## STATED TASK 1
Answer the following questions using the grid computing excerpt.
(a) What does the abbreviation TAD stand for?
(b) Which section describes trust in general, in the Grid environment, and in multi agent systems?
(c) Of what must users who want to access a grid and its resources be members?
## STATED TASK 2
Reproduce the passage of the grid computing excerpt from "1.4       Aims &" to "the section’s discussion." word for word.

## GIVEN TEXT
Due to such limitation and QOS of VO this thesis is aiming to solve this issue by giving a well researched and developed TAD (Trust Agent Design).

1.4       Aims & objective

Firstly main aim of this project is to design and develop a slandered trust agent model for Grid which can calculate trust among computing nodes. Secondly research of Agent Models is based upon literature review. Further more compare trust models for Agent software from different papers. Thirdly develop TAD (Trust Agent Design) literature review based. Develop TAD with the open platform resource. Test TAD functionality over small scale network.

Literature Review

 

Since this chapter main aim is to describe background, problem and current relevant work by discussing different journals and papers. Section 2.1 describes in detail what is Grid computing. Section 2.2 describes trust in general, in Grid environment and in multi agent systems. Section 2.3 is summery of related work and pointing out the key issues. Last section 2.4 concludes the section’s discussion.

2.1       Grid computing

“Grid computing is a computing network of tools and protocols for coordinated resource sharing and problem solving among VOs (Virtual Organisations).”[i]

To under stand grid computing one needs to understand SOA (Service Oriented Architecture). Described in ‘Understanding SOA with Web services’ explains very simply that, “SOA is a method to develop a system bases on service. Service-orientation aims at a loose coupling of services with operating systems, programming languages and other technologies that underlie applications”.[ii] We can say that in grid computing SOA architecture is implemented in Web Services.

Service Oriented Architecture of a Web Service

Architecture of a Web Service

In grid computing there is the same structure of SOA. But as described in definition given above, grid is resource sharing with help of networking and protocols over internet and under VO. Grid computing is using common interface specification to support interoperability of discrete. Grid also included an independently developed service which was not possible a few years back. To just to take a glimpse into the future we should put together four laws of computing Moore’s Law, Gilder’s law, Metcalfe’s law and Disk law. The next few years will bring a vast change in computer networking, storage space and processing power. That will affect Grid computing as well we are still have many years to get to The Grid concept.

Grid technology is a new and emerging technology in today’s fast computing and tera bite storage area. To Understand Grid in one sentence it would be the “computing and data management infrastructure that provides the electronic foundation for a global society in business, government, research, science and entertainment.”[i] As shown in figure 1 we can use the computation power of supercomputers and cluster, data storage of storage device on computers in network and over the internet, share navigation system and research information from satellites and contribute in on going research over the internet by using Grid middleware form user’s mobiles, workstations and etc. Users who want to access a grid and its resources they will have to be members of a virtual organization. This virtual organization is administrated by people who authorized and include members and resources. Grid also has one logon that means that one person only have to log on once not like while surfing on the internet to go to different site one has to have a different login details. Grid computing dose doesn’t need specific configurations of hardware it can use another device to get require speed and memory. This grid is a flexible and fast growing technology.

(Data listing)
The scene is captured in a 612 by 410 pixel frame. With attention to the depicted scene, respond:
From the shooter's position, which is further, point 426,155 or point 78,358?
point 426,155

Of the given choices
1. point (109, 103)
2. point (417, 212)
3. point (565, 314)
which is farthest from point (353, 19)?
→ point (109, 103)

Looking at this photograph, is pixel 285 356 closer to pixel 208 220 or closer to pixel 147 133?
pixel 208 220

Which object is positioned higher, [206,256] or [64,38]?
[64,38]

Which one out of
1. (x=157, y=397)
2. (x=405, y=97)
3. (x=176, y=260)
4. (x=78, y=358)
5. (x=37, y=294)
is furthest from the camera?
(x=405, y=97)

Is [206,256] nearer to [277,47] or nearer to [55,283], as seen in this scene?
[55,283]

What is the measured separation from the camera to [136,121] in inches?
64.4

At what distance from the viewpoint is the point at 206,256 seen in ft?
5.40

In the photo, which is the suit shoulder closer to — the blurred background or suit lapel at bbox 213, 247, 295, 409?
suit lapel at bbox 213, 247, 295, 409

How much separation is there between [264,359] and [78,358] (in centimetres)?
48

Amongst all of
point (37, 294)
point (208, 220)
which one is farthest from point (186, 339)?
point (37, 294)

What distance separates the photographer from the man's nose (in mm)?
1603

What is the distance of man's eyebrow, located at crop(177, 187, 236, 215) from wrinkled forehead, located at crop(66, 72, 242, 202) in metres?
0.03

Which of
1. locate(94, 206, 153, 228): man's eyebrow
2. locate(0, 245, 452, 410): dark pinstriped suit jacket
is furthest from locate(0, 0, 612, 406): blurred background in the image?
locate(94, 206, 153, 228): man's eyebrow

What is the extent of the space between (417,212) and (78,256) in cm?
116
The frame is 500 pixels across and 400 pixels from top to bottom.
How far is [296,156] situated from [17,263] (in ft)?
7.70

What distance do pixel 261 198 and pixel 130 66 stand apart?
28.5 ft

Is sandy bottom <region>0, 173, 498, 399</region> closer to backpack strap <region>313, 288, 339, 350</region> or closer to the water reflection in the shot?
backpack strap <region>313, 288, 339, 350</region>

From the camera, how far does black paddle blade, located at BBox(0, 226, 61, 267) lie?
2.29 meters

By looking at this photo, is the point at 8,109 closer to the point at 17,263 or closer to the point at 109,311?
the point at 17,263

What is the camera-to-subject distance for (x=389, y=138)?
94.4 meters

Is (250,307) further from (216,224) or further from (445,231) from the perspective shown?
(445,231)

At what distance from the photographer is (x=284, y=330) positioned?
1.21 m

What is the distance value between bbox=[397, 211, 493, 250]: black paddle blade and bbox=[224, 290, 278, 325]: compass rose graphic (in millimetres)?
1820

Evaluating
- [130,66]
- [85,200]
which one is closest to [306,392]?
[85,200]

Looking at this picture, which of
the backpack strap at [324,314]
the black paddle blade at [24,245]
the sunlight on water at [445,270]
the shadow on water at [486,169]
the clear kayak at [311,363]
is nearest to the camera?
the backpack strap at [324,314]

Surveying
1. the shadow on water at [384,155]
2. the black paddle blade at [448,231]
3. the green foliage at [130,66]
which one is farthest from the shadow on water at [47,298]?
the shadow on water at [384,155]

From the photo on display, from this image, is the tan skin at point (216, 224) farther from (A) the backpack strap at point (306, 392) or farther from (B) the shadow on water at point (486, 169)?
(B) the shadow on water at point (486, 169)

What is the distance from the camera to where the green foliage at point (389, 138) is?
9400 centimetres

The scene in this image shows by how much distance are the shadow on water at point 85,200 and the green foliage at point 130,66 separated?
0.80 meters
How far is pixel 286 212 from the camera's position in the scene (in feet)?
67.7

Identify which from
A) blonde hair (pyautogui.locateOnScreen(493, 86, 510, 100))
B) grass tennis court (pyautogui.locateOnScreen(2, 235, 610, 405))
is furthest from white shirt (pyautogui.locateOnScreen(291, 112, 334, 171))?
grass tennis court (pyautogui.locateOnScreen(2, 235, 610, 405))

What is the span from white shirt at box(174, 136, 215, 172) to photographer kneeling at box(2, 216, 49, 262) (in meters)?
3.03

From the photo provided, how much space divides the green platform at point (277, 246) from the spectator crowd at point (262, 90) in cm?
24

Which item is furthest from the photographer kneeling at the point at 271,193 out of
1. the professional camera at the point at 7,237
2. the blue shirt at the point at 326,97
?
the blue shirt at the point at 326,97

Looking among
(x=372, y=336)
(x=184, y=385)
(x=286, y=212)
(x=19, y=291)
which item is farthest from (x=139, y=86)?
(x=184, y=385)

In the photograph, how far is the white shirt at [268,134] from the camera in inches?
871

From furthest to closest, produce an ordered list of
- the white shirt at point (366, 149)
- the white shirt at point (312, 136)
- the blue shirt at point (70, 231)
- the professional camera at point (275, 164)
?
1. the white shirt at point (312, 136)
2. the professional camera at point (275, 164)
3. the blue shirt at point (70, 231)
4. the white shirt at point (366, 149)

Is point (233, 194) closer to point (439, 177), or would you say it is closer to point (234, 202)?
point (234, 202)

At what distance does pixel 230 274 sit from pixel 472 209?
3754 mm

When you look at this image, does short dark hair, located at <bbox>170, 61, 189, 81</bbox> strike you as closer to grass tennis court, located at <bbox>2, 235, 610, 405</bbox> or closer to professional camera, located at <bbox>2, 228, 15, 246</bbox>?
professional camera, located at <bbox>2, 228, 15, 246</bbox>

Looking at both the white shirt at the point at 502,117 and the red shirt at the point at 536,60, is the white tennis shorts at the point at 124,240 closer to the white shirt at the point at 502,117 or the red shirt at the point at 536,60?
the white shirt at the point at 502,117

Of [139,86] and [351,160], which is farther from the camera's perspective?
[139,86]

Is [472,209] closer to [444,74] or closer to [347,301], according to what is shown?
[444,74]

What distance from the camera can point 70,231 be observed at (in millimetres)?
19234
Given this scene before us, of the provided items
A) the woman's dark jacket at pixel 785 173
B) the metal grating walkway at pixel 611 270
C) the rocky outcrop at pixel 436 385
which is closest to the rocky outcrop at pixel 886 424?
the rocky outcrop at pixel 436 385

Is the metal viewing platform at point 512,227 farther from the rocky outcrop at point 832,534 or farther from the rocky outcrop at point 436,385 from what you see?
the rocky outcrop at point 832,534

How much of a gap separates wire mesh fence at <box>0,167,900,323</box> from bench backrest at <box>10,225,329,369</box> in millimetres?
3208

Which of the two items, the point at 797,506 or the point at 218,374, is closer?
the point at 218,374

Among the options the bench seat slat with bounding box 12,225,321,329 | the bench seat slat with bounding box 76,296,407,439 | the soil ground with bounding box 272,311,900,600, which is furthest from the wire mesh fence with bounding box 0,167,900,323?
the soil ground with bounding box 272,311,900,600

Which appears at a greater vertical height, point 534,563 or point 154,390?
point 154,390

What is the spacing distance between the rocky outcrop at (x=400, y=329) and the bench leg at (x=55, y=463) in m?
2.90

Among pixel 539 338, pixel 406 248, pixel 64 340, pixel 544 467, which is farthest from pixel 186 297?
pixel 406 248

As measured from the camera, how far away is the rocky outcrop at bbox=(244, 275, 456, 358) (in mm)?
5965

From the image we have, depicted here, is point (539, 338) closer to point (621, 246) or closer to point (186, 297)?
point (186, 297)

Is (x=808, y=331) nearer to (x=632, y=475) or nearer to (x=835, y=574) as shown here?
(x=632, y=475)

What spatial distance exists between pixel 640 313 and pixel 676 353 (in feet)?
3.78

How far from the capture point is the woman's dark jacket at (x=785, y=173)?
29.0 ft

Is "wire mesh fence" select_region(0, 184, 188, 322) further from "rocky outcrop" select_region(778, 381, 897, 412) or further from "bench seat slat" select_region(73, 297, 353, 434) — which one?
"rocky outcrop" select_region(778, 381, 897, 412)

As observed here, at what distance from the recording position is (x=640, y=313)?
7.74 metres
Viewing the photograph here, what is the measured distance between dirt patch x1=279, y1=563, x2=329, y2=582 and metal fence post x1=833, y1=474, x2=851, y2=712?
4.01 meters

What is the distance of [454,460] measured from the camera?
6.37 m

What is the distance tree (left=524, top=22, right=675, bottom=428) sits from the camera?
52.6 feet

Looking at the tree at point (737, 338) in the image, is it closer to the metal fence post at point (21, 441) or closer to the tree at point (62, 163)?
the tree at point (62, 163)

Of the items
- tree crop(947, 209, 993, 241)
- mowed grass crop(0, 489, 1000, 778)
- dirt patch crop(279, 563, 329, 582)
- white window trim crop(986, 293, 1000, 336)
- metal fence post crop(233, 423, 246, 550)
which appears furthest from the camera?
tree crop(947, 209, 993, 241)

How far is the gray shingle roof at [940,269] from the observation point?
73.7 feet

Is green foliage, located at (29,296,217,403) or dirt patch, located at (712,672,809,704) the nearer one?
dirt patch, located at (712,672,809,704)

## RESPONSE 1
(a) Trust Agent Design
(b) Section 2.2
(c) A virtual organization

## RESPONSE 2
1.4       Aims & objective

Firstly main aim of this project is to design and develop a slandered trust agent model for Grid which can calculate trust among computing nodes. Secondly research of Agent Models is based upon literature review. Further more compare trust models for Agent software from different papers. Thirdly develop TAD (Trust Agent Design) literature review based. Develop TAD with the open platform resource. Test TAD functionality over small scale network.

Literature Review

 

Since this chapter main aim is to describe background, problem and current relevant work by discussing different journals and papers. Section 2.1 describes in detail what is Grid computing. Section 2.2 describes trust in general, in Grid environment and in multi agent systems. Section 2.3 is summery of related work and pointing out the key issues. Last section 2.4 concludes the section’s discussion.